Photo: Buttermarket from Arras Square

There are many good new reasons to head to the Buttermarket, not least the new cinema opened last Friday.  If you come in off St Stephen’s Lane, you will pass Arras Square, named in commemoration of our town’s twinning with Arras.  This week marks the hundredth year since the Battle of Arras, another bloody date in our commemorations of the First World War.  We should remember, difficult as it may be, why the battle was significant to Ipswich.

Launching the plan for the plans for the centenary in 2012, David Cameron said “our duty towards these commemorations is clear: to honour those who served, to remember those who died, and to ensure that the lessons learnt live with us forever.”  The government committed over £50 million to hallmark the centenary of the war with funding for projects to conserve war memorials, to provide educational programmes and to share and explore local heritage.  That local heritage, local to Ipswich, now includes the northern French town of Arras.

Like Ipswich, Arras was once known for its thriving wool industry, and also  for its rich tapestry heritage.  It was also where five battalions of the Suffolk Regiment fought in one of the bloodiest offensives of the war and of their whole proud regimental history.  The Battle of Arras lasted 39 days – 9th April until 16th May 1917 – and cost the British and Commonwealth over 150,000 casualties.  The battle marked a turning point in the war. In preparation for the spring offensive, Allied forces had dug extensive tunnels 12 miles long around the city to provide routes to the front line, to store ammunition and to shelter men and women from the battlefield.  These tunnels were also used to plant mines under German fortifications beyond no man’s land and were a large reason why the Allies emerged victory from the battle.  After years of careful excavation, this underground city is now open to tourists.

Arras was among the many towns and cities in continental Europe that were destroyed by the war.  The people of Ipswich and Suffolk led British efforts in reconstructing the city’s agricultural infrastructure.  It was a partnership that continued long after the city’s reconstruction, which was completed by 1934 and was symbolically marked in 1993 when Ipswich and Arras were ‘twinned’.

Thanks to National Lottery Heritage Lottery Fund (HLF) funding, students from the University of Suffolk, Stoke High School, Ormiston Academy and St Alban’s High School will be visiting the battlefield in Arras to learn about the legacy of the conflict at the end of this month.  It is just one of a whole panoply of grants made available by the HLF, who are giving away grants of between £3,000 and £10,000 for centenary projects aimed at helping people understand the local heritage of the Great War. There are a host of organisations that work with schools, museums and charities to encourage volunteer and community work such as Civic Voice, which trains volunteers to repair war memorials. Essex’s countywide programme – ‘Now The Last Poppy Has Fallen’ – is an example of how effective these projects can be when organisations work together. The Royal British Legion’s website even has an A-Z list of fundraising ideas with suggestions from litterpicking and tea parties to zumbathons.
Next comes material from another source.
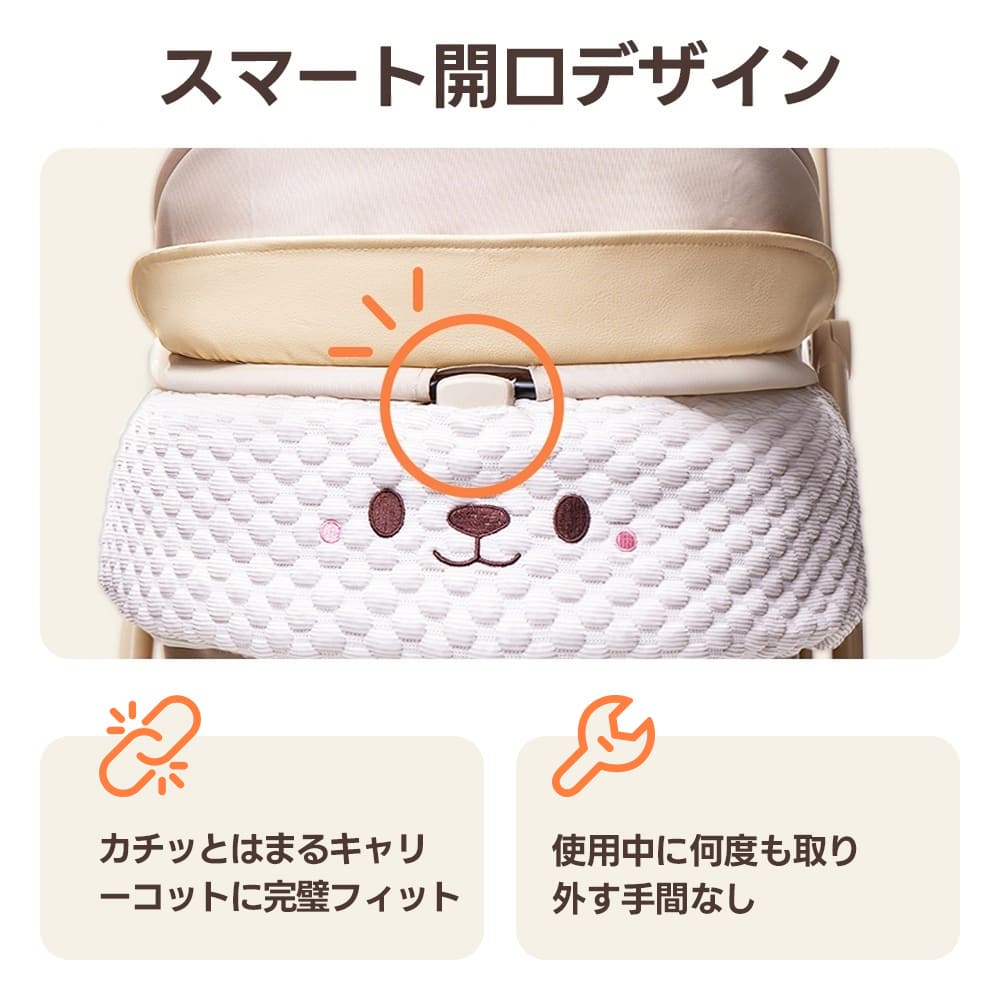 ペットカート クッション(かわいいクマ) 2点セット - PETTENA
It is a joyous commemoration of a Hellish moment in our continent’s history – but that is as it should be.  The men of Ipswich and Suffolk who fell in the fields around Arras died that we all might be free – a freedom that is so evident in the way that we are marking this centenary of war.  Now Arras is remembered quietly in a corner of central Ipswich, where people can sit in the spring sunshine, dappled by the opening shade of a plane tree, before they go into the cinema for an after-work drink in the bar.  It is as it should be.  But all the more reason to remember the debt we owe our forefathers – from Ipswich and from Arras – who are forever linked in death.